(Beginning of DATA)

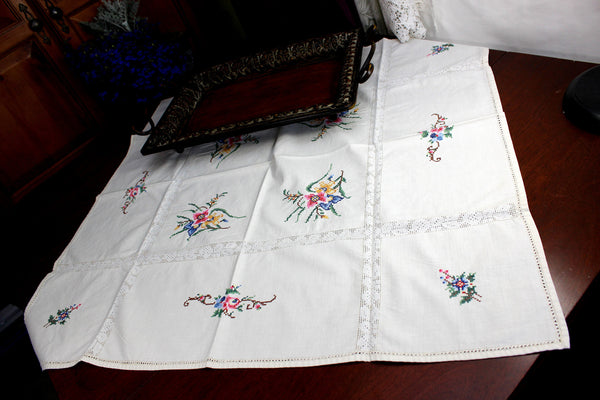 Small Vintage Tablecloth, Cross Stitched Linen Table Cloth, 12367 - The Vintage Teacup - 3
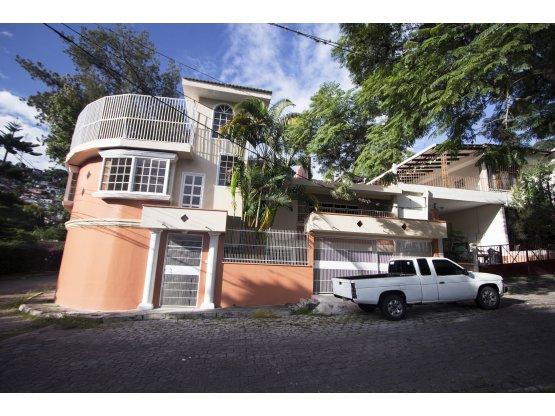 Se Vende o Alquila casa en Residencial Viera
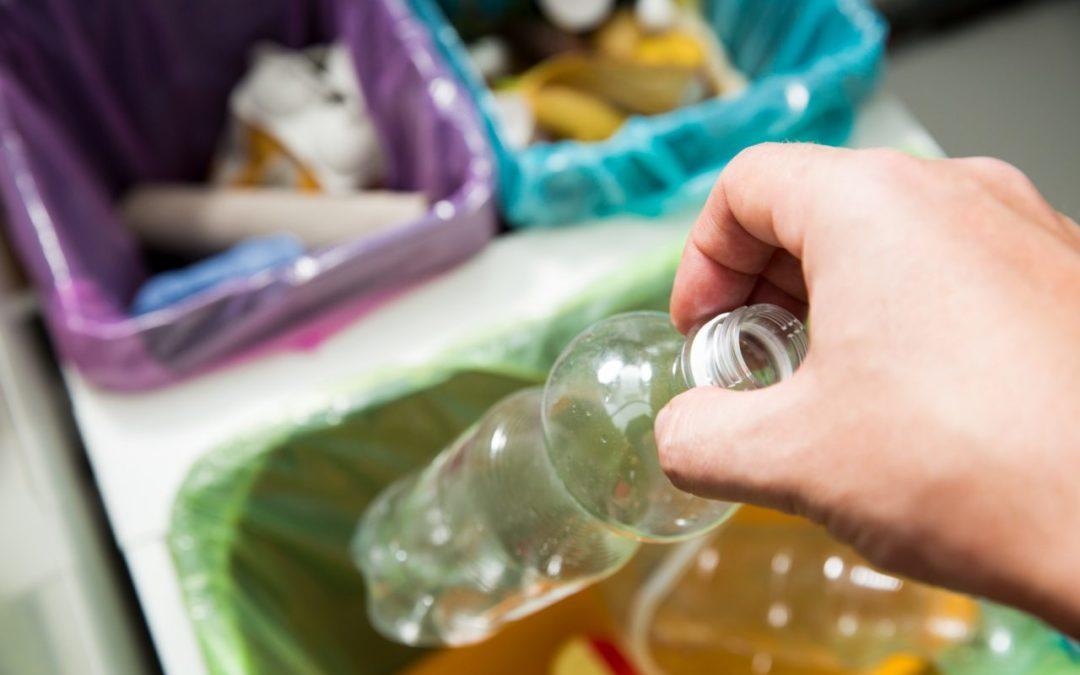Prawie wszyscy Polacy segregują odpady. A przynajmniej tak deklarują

(End of DATA)
(Beginning of DATA)

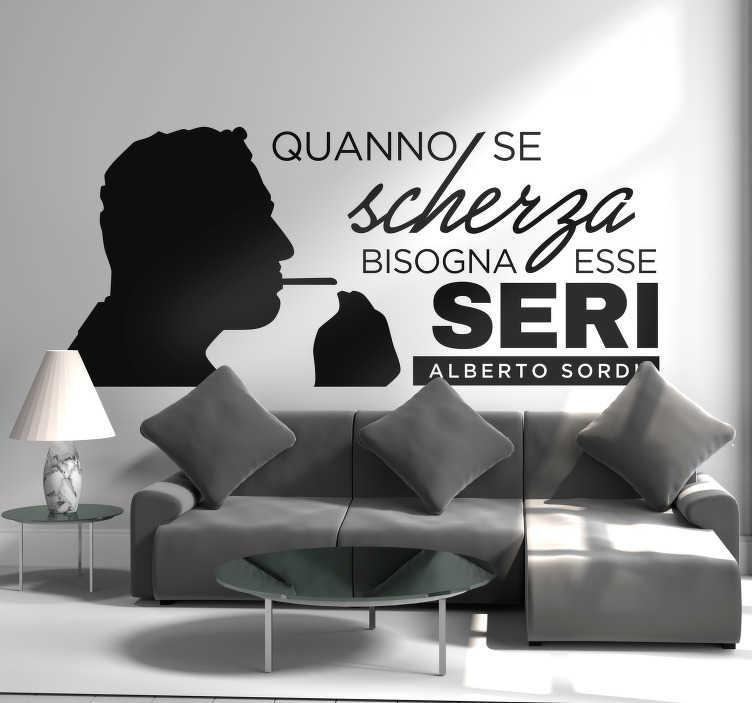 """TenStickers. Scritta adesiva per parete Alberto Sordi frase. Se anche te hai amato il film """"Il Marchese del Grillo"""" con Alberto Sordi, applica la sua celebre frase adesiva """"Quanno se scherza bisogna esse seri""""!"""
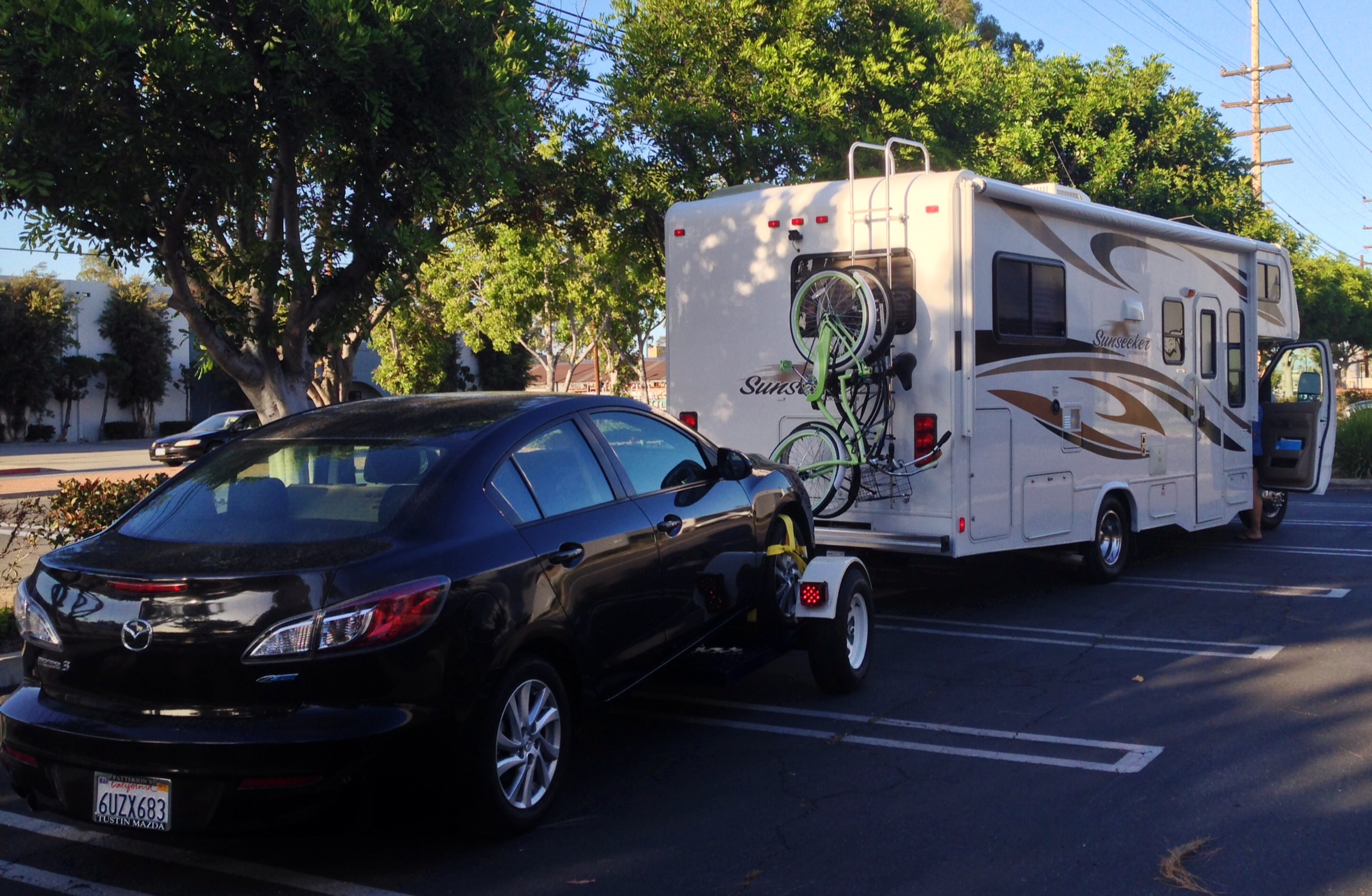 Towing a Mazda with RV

(End of DATA)
(Beginning of DATA)

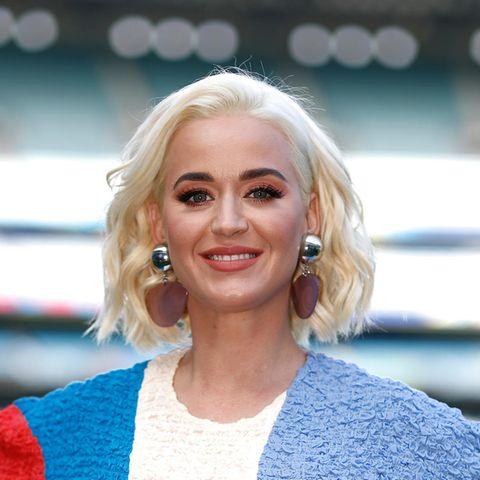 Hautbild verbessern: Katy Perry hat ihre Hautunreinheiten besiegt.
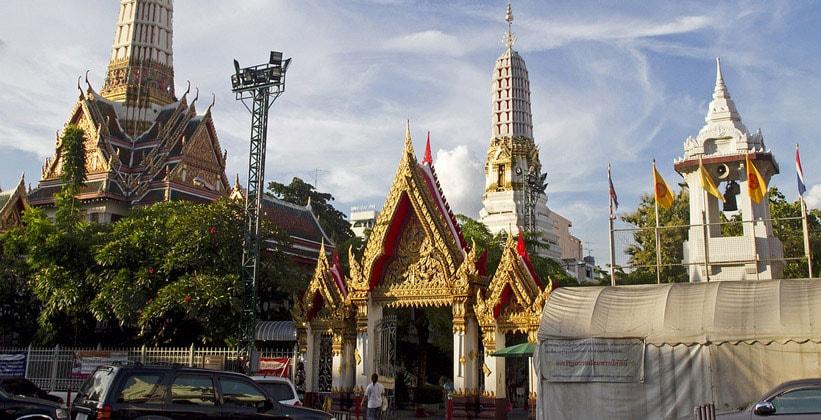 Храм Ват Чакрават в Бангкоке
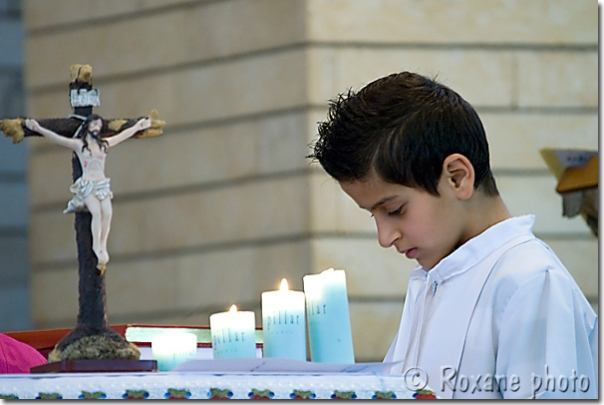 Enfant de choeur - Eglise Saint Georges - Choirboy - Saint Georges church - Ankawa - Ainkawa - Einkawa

(End of DATA)

REQUIREMENT:
Return exactly the lines above, from the one with "Hautbild verbessern: Katy" up to and including the one with "Enfant de choeur", and include no pictures.

REPLY:
 Hautbild verbessern: Katy Perry hat ihre Hautunreinheiten besiegt.
 Храм Ват Чакрават в Бангкоке
 Enfant de choeur - Eglise Saint Georges - Choirboy - Saint Georges church - Ankawa - Ainkawa - Einkawa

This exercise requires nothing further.